Golden 1 Center had the opportunity to hop on a call with WWE Superstar Drew McIntyre to discuss his career in the WWE so far, what he’s excited for when he arrives in Sacramento on July 9, and more.
*Responses have been edited for clarity.
You’ve had a very storied career, both in and out of the WWE. With over a decade of experience, how have you seen the evolution of the squared circle in your eyes?
I’ve been around for 15 years now. When I first arrived, I couldn’t believe the size and magnitude of the [WWE] I thought that there was no way it could get bigger. But I’ve been amazed to watch over the years to see how the company innovates. adapts, and evolves with everything going on in the world.
I remember the talk of the WWE network and thinking “that would never be a thing,” and watching how far it’s come from the network form to gigantic Peacock streaming deals, becoming the ultimate content creating monster that [the WWE] is today.
From the show perspective, it’s interesting to see the styles change from an athletic based to a more hybrid style, much like myself with a different range of athletes.
The Biggest change of all is the evolution and revolution of the female wrestlers, the opportunities they have been given. These days, you don’t want to be after a female match because of how good they perform in the ring and it’s a difficult act to follow.
Were there any superstars that have taken you under your wing?
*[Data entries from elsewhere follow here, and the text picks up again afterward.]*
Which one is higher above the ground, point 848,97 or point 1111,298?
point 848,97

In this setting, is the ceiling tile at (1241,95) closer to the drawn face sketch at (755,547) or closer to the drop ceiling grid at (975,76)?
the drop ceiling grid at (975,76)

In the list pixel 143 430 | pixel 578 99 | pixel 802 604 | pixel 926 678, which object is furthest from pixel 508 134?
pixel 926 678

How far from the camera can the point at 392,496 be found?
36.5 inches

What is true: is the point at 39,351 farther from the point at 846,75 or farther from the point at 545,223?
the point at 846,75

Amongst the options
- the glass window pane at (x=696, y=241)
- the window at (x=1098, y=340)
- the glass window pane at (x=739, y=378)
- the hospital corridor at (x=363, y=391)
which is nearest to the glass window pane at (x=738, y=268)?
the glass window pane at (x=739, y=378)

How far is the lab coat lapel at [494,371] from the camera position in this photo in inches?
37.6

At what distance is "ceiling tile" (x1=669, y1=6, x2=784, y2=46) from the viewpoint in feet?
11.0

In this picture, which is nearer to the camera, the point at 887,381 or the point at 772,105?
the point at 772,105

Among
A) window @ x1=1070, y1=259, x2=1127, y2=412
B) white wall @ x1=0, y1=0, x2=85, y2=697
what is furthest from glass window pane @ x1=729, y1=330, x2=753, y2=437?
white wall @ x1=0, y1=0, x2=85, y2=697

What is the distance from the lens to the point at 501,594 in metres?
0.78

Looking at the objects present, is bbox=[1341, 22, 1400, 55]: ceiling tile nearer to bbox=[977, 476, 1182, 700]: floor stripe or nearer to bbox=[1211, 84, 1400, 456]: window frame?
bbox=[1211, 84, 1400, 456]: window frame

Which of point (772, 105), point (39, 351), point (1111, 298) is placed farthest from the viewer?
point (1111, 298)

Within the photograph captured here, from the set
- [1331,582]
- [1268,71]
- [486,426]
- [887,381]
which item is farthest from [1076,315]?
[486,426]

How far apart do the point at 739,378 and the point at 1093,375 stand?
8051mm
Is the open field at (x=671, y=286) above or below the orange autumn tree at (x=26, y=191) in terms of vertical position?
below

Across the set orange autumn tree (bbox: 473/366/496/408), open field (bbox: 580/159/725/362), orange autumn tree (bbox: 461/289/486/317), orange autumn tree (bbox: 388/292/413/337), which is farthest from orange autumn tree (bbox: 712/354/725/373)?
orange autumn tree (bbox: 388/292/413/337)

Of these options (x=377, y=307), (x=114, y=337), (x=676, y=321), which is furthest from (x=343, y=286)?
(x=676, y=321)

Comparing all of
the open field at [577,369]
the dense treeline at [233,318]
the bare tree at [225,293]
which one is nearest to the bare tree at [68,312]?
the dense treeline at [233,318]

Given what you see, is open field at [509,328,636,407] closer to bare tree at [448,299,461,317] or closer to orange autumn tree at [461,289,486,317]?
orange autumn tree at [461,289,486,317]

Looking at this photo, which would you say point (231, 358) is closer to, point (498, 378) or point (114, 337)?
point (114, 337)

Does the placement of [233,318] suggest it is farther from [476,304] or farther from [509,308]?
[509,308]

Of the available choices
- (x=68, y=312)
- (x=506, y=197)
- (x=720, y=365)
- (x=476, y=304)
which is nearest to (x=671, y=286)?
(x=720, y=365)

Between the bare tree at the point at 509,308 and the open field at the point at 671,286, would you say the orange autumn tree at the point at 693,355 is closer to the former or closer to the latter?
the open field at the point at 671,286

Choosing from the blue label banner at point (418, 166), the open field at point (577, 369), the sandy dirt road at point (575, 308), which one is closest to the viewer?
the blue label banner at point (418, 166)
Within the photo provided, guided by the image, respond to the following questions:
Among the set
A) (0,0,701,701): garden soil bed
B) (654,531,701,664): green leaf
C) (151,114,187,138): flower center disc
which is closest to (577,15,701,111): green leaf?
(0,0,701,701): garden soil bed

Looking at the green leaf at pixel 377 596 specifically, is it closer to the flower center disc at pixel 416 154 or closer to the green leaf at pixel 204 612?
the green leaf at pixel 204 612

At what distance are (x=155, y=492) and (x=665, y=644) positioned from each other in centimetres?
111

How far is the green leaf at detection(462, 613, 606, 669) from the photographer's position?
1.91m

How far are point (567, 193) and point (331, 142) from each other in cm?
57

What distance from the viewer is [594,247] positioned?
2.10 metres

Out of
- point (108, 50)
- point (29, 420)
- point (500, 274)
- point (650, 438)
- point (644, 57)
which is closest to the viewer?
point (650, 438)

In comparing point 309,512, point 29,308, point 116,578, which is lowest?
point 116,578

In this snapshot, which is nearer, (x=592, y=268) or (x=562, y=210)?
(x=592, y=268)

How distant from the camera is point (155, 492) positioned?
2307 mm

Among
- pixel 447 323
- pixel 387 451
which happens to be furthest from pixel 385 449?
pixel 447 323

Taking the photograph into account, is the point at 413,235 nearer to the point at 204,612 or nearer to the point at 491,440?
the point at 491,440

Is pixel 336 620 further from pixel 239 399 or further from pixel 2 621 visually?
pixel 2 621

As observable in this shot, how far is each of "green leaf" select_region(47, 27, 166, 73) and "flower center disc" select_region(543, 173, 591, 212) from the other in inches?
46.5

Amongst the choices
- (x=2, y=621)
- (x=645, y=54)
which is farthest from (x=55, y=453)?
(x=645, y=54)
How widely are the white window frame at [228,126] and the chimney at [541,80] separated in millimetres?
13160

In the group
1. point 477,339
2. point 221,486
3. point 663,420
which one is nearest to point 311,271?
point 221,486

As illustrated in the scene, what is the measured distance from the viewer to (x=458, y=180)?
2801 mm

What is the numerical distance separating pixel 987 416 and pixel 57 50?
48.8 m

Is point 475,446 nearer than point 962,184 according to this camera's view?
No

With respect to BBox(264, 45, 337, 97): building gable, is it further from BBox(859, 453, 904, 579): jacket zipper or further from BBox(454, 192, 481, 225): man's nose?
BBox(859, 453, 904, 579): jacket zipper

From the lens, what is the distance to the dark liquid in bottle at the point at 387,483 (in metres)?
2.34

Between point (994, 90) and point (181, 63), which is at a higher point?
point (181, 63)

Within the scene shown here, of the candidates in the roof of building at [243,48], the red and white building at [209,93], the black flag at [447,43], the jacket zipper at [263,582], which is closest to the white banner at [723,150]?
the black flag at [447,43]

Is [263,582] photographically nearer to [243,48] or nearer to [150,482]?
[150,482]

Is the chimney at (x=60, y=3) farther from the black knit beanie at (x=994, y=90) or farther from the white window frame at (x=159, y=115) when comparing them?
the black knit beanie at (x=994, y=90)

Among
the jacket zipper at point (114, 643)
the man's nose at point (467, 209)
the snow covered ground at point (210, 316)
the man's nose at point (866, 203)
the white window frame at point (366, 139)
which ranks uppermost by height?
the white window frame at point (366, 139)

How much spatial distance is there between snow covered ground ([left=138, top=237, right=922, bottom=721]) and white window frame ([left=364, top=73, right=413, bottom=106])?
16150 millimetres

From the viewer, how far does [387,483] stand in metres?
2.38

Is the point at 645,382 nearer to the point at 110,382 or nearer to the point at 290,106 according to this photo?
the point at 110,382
When I started as a young kid, The Undertaker was put in charge of me and I listened to everything he had to say. A lot of the time the things he said went over my head because he was in such a different wrestling IQ than me. Every so often I would catch something [he said] and it would fly over my head. Years would pass and I would finally realize what he was trying to tell me, like a lightbulb moment.
What has been the most iconic match in your career so far?
Winning the WWE Championship against Brock Lesnar in the main event of Wrestlemania 36, even though nobody was there. Even though it’s not how we imagined Wrestlemania, like how it was this past year with 80,000 people screaming, that was a period where everybody was stuck indoors and scared and not sure about what was going on in the world. The WWE gave the world an escape [during that time].
I had my story told in its entirety for the first time, through all the ups and downs that I had to face, and I could give everyone a reason to smile during such a scary time. I won the title, and I had my moment in the end and even though I didn’t hear everyone screaming in the building, I heard the feedback. Even though it wasn’t the thrill I had imagined as a kid, it was still very special to me.
Your mentor, The Undertaker, was inducted into the Hall of Fame earlier this year. Growing up, was there a superstar that you looked up to?
Bret “The Hitman” Hart was my guy. All my friends were obsessed with Hulk Hogan and The Ultimate Warrior and the other larger-than-life specimens. At the time, I was always drawn to Bret. During that period, those who held the Intercontinental Championship eventually became World Champion.
As I got older, I was able to articulate how good Brett actually was through his matches. He had such compelling matches, such amazing stories that he told in the ring when everybody was doing very slow, plodding matches – which was the trend in wrestling at the time. When Bret’s match was on, I plopped myself in front of the TV, that’s how good he was at his job.
It’s awesome to see the parallel between your two careers, since the Intercontinental Championship was one of your first Championships.
We did a tour in Germany when I was 24 and Bret was on it and we got a picture together with the Intercontinental Championship. In a place where Bret was so popular – like Hasselhoff popular – It was like a dream come true.
What can we expect from you on July 9th in Sacramento and is there anything special that you’ve heard about Sacramento fans?
I’ve been to Sacramento a bunch of times and I love it. I love the West Coast. The fans out there are awesome – they’re chill but at the same time they’re passionate about what we do. It’s a place I can go out and about and go to the gym or the diner. People come up to me and start talking about wrestling here. But it’s not just “Hey you’re that wrestling guy,” but more about my career and telling me about their fandom. It’s such a good place to be. It’s very much a wrestling place in Sacramento, I can’t wait to come back.
My favorite thing of all coming back to Sacramento is going out and getting myself an In-N-Out burger. That’s my routine when we get to the west coast.
For everyone watching in Sacramento, I’ll be taking some faces off. It’s also not a television taping so we’re not playing to the cameras, we’re playing very much to the crowd! It’s very interactive and it’ll be exciting for the whole family.